### TASK TO CARRY OUT
From the line containing "Plush - Img 2" to the final line of the material below, return every line exactly. Do not include pictures.

### SOURCE INFORMATION
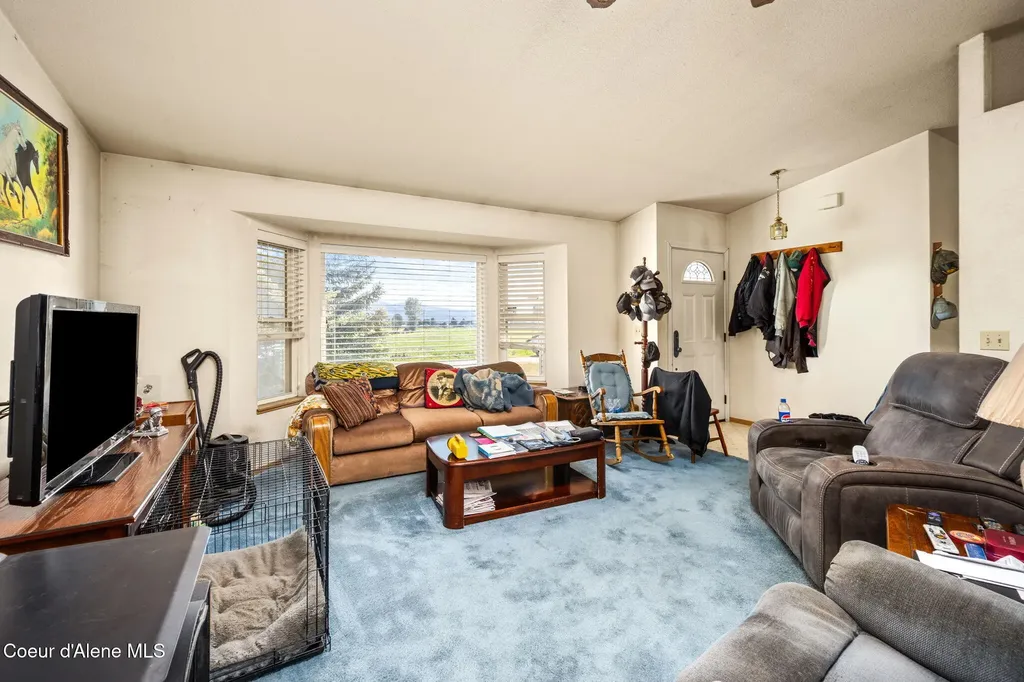 11429 W Manitoba Court Post Falls ID 83854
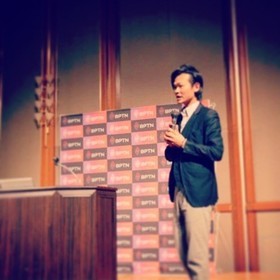 木村 優太のプロフィール写真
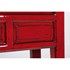 Jinnan Console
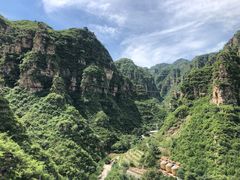 -北京乐谷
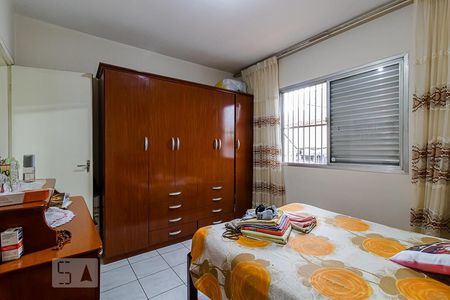 Quarto 1 de kitnet/studio à venda com 3 quartos, 150m² em Vila Santo Estéfano, São Paulo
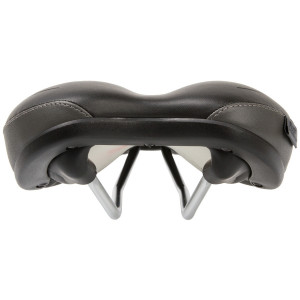 Sa VELO "TOUR UNI" Plush - Img 2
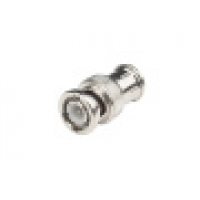 фото - Hyperline AD-BNC-M-PAL-F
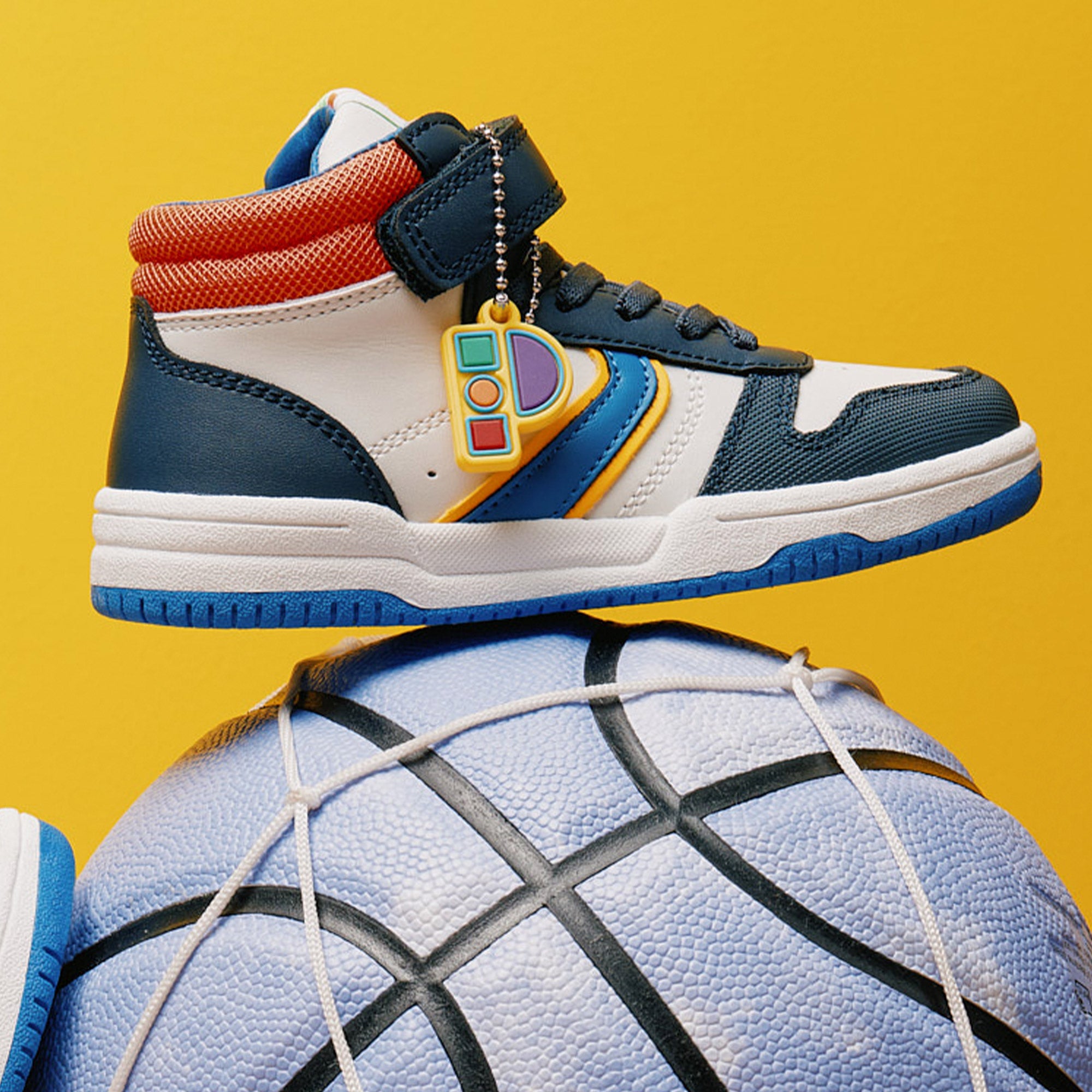BASKET 988100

### RESULT OF THE TASK
 Sa VELO "TOUR UNI" Plush - Img 2
 фото - Hyperline AD-BNC-M-PAL-F
BASKET 988100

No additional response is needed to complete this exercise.